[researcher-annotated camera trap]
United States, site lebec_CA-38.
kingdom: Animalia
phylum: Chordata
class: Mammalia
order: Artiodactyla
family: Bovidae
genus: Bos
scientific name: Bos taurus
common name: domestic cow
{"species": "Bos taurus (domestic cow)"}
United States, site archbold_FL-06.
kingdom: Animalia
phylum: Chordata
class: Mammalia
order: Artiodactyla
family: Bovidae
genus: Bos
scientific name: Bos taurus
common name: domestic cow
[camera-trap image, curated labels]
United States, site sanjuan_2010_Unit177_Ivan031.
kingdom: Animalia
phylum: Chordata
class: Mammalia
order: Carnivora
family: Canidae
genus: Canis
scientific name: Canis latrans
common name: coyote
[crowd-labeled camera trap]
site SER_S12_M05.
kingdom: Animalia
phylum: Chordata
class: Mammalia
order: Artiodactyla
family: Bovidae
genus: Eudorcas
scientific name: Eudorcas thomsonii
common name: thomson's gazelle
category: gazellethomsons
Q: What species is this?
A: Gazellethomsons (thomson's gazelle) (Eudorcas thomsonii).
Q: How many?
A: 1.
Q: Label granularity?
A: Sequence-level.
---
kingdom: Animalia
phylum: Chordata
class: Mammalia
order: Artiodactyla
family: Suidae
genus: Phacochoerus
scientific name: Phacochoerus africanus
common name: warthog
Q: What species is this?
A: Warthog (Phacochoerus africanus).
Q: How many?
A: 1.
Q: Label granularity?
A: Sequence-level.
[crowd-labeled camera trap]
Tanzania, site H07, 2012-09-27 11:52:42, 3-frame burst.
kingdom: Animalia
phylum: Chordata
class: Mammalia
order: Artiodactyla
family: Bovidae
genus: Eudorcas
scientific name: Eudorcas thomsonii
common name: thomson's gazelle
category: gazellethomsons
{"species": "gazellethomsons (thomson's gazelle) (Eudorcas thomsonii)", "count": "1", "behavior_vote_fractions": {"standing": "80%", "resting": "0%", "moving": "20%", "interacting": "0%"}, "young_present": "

+---+

Restate all the material above, keeping each word as it is.

[researcher-annotated camera trap]
United States, site lebec_CA-38.
kingdom: Animalia
phylum: Chordata
class: Mammalia
order: Artiodactyla
family: Bovidae
genus: Bos
scientific name: Bos taurus
common name: domestic cow
{"species": "Bos taurus (domestic cow)"}
United States, site archbold_FL-06.
kingdom: Animalia
phylum: Chordata
class: Mammalia
order: Artiodactyla
family: Bovidae
genus: Bos
scientific name: Bos taurus
common name: domestic cow
[camera-trap image, curated labels]
United States, site sanjuan_2010_Unit177_Ivan031.
kingdom: Animalia
phylum: Chordata
class: Mammalia
order: Carnivora
family: Canidae
genus: Canis
scientific name: Canis latrans
common name: coyote
[crowd-labeled camera trap]
site SER_S12_M05.
kingdom: Animalia
phylum: Chordata
class: Mammalia
order: Artiodactyla
family: Bovidae
genus: Eudorcas
scientific name: Eudorcas thomsonii
common name: thomson's gazelle
category: gazellethomsons
Q: What species is this?
A: Gazellethomsons (thomson's gazelle) (Eudorcas thomsonii).
Q: How many?
A: 1.
Q: Label granularity?
A: Sequence-level.
---
kingdom: Animalia
phylum: Chordata
class: Mammalia
order: Artiodactyla
family: Suidae
genus: Phacochoerus
scientific name: Phacochoerus africanus
common name: warthog
Q: What species is this?
A: Warthog (Phacochoerus africanus).
Q: How many?
A: 1.
Q: Label granularity?
A: Sequence-level.
[crowd-labeled camera trap]
Tanzania, site H07, 2012-09-27 11:52:42, 3-frame burst.
kingdom: Animalia
phylum: Chordata
class: Mammalia
order: Artiodactyla
family: Bovidae
genus: Eudorcas
scientific name: Eudorcas thomsonii
common name: thomson's gazelle
category: gazellethomsons
{"species": "gazellethomsons (thomson's gazelle) (Eudorcas thomsonii)", "count": "1", "behavior_vote_fractions": {"standing": "80%", "resting": "0%", "moving": "20%", "interacting": "0%"}, "young_present": "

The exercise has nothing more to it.